The former coordinator of the U.N. Monitoring Group for Somalia says the al-Shabab militant group had planned attacks in other African countries, not just Uganda.

Bruno Schiemsky, now a security analyst, says, “The attack was organized by al-Shabab in Somalia out of one of their bases in Mogadishu and another base located near the Kenyan border.  The al-Shabab wants to show that they can reach out across borders and hit targets when they want to.”

Somali conflict now regional

“From my perspective it has been a regional conflict for a long time, not because of the involvement and actions of neighboring countries, but also because of the presence of foreign fighters in Somalia, who provide support to the al-Shabab,” he says.

Schiemsky foresees closer cooperation among African countries on security.

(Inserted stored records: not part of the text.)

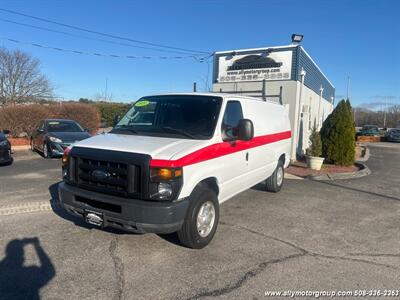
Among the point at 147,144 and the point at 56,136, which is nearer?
the point at 147,144

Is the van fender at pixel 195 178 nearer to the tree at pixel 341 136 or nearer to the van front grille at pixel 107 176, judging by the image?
the van front grille at pixel 107 176

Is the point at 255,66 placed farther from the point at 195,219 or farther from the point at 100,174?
the point at 100,174

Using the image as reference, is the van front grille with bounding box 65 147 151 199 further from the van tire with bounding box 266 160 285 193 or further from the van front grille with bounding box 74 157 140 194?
the van tire with bounding box 266 160 285 193

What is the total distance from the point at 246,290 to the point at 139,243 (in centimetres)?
179

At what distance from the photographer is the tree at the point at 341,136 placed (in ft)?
43.2

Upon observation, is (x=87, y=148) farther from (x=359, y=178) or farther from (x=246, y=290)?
(x=359, y=178)

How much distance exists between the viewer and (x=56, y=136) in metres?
12.8

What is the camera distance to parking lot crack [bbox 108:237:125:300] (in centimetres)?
361

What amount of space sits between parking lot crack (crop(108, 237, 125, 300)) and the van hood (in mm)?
1342

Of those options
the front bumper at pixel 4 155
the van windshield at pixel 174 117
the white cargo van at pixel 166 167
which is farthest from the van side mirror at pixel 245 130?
the front bumper at pixel 4 155

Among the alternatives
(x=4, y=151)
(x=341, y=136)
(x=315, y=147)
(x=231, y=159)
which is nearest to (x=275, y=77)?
(x=341, y=136)

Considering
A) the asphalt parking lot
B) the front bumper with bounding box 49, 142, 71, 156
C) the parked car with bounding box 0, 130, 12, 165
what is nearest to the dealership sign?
the front bumper with bounding box 49, 142, 71, 156

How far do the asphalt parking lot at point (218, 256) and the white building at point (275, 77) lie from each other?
25.7 ft

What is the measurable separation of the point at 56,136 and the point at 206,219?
31.5ft
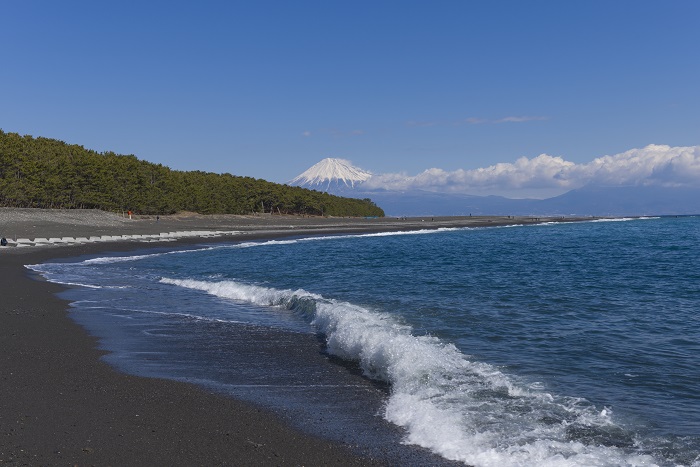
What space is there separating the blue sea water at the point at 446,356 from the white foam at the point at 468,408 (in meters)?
0.04

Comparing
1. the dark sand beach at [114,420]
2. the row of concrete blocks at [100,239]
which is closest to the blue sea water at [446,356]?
the dark sand beach at [114,420]

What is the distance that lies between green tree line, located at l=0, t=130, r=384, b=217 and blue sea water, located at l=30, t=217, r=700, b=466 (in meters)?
63.1

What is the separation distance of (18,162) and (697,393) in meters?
90.8

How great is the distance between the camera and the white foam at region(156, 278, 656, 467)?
25.3ft

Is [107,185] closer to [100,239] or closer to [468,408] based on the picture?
[100,239]

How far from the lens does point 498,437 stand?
8234 millimetres

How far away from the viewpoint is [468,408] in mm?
9547

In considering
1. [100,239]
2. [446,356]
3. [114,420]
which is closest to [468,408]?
[446,356]

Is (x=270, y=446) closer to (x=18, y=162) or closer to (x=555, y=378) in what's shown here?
(x=555, y=378)

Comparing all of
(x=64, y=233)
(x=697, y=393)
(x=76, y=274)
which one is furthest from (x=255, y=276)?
(x=64, y=233)

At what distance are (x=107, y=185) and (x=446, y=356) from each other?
305ft

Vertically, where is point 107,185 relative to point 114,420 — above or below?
above

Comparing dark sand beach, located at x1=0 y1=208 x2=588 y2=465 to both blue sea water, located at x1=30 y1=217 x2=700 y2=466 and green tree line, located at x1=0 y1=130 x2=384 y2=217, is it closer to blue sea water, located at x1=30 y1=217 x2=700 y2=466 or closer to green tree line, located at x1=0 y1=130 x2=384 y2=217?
blue sea water, located at x1=30 y1=217 x2=700 y2=466

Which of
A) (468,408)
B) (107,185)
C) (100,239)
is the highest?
(107,185)
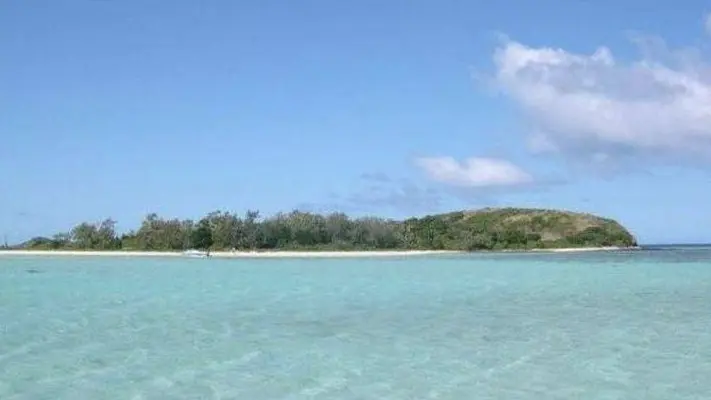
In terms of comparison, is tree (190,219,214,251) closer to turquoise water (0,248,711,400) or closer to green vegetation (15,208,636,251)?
green vegetation (15,208,636,251)

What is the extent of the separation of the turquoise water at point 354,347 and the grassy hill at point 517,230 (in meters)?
97.6

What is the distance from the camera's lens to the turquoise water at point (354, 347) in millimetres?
10461

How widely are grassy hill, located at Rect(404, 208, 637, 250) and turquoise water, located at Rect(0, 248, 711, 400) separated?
9756 centimetres

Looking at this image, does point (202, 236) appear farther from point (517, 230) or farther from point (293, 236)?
point (517, 230)

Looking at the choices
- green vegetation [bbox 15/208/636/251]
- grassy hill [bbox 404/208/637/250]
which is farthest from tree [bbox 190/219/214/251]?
grassy hill [bbox 404/208/637/250]

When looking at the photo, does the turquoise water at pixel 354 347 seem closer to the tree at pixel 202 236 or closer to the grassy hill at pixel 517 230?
the tree at pixel 202 236

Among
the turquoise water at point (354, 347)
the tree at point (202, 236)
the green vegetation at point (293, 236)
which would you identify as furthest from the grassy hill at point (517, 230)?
the turquoise water at point (354, 347)

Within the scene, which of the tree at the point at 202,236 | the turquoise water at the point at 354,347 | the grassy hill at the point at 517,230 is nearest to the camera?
the turquoise water at the point at 354,347

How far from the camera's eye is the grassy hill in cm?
12375

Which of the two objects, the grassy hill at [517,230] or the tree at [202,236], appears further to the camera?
the grassy hill at [517,230]

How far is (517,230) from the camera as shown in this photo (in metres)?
141

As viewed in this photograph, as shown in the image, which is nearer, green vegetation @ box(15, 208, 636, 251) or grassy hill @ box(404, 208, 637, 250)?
green vegetation @ box(15, 208, 636, 251)

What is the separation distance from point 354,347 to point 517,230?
427ft

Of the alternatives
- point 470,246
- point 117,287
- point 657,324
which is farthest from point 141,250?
point 657,324
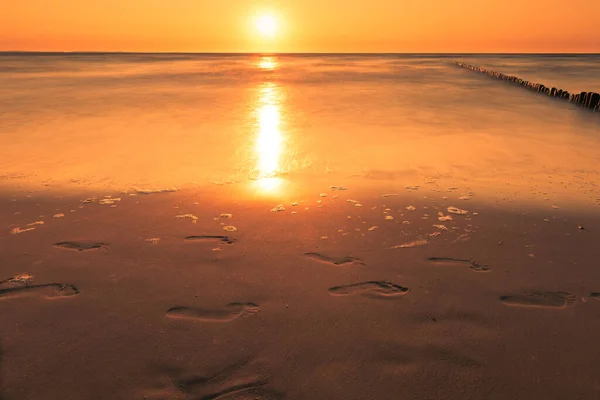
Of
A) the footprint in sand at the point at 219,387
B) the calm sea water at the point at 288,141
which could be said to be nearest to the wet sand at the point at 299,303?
the footprint in sand at the point at 219,387

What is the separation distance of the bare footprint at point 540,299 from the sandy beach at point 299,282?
0.7 inches

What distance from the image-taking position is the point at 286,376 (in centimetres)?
279

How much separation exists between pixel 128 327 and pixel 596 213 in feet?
19.9

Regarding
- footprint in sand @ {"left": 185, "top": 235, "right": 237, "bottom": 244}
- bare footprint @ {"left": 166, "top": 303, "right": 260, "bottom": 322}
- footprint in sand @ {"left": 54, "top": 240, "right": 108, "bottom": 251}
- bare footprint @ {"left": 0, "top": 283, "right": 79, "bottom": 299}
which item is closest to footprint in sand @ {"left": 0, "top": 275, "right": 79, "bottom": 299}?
bare footprint @ {"left": 0, "top": 283, "right": 79, "bottom": 299}

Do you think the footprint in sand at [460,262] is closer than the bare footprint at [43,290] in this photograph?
No

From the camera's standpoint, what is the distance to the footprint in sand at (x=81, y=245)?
4.62m

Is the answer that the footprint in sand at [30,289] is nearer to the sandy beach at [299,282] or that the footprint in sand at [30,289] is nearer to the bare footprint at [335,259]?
the sandy beach at [299,282]

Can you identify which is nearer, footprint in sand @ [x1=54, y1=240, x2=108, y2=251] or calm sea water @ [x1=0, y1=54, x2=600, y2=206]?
footprint in sand @ [x1=54, y1=240, x2=108, y2=251]

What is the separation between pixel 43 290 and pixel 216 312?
165cm

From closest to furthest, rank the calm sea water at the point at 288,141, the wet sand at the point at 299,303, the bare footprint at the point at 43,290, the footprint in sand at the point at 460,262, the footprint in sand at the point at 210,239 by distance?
the wet sand at the point at 299,303 → the bare footprint at the point at 43,290 → the footprint in sand at the point at 460,262 → the footprint in sand at the point at 210,239 → the calm sea water at the point at 288,141

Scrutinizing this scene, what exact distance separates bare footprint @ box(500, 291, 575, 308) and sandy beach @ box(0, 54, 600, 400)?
0.02 metres

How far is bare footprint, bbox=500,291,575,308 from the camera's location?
359 centimetres

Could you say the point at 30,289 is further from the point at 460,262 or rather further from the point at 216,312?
the point at 460,262

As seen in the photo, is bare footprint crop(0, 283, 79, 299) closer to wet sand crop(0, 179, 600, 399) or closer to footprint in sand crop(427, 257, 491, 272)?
wet sand crop(0, 179, 600, 399)
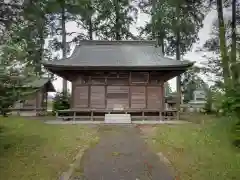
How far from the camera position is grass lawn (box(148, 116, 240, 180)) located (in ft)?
20.0

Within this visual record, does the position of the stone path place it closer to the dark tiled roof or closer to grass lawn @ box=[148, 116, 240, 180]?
grass lawn @ box=[148, 116, 240, 180]

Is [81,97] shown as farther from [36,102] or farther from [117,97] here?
[36,102]

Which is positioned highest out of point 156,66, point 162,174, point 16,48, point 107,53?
point 107,53

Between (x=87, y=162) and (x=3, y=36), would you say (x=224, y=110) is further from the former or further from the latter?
(x=3, y=36)

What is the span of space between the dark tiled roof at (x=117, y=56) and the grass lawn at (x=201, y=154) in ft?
27.4

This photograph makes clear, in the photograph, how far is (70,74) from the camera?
19453mm

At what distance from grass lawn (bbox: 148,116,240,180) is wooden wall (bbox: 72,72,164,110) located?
8149mm

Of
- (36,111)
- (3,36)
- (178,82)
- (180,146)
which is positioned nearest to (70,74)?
(36,111)

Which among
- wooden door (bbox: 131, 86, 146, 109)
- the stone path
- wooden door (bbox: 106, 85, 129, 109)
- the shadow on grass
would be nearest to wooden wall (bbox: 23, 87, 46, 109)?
wooden door (bbox: 106, 85, 129, 109)

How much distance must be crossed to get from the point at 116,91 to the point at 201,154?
12.1m

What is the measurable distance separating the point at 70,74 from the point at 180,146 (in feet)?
39.9

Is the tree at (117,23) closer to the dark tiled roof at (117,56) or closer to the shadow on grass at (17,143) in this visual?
the dark tiled roof at (117,56)

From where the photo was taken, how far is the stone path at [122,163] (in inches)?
235

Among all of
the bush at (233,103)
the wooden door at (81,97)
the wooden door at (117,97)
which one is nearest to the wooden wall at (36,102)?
the wooden door at (81,97)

“First of all, I think they will tighten their security.  They will reinforce their intelligence capacities to gather better information.  I only hope that the different security agencies will not consider the Somali communities living in their respective countries as the enemy,” he says.

Xenophobia and more

“Xenophobia and considering every Somali as a foreign fighter, which is absolutely not the case.  I think that most of the Somalis living in neighboring countries are very peaceful people and only want not to be involved in the conflict,” he says.

“On the other hand,” Schiemsky adds, ”the challenge will be to identify those extremists who are hiding amongst the Somali community in neighboring countries… and to arrest them.”

More attacks?

The security consultant describes the bombings in Uganda as well-coordinated.

“According to my sources in the field, simultaneous attacks were also planned in other countries,” he says, “When the bombs exploded in Uganda, other bombs in other countries were also supposed to explode.  But for unknown reasons it didn’t happen.  My sources also inform me that other attacks are planned,” he says.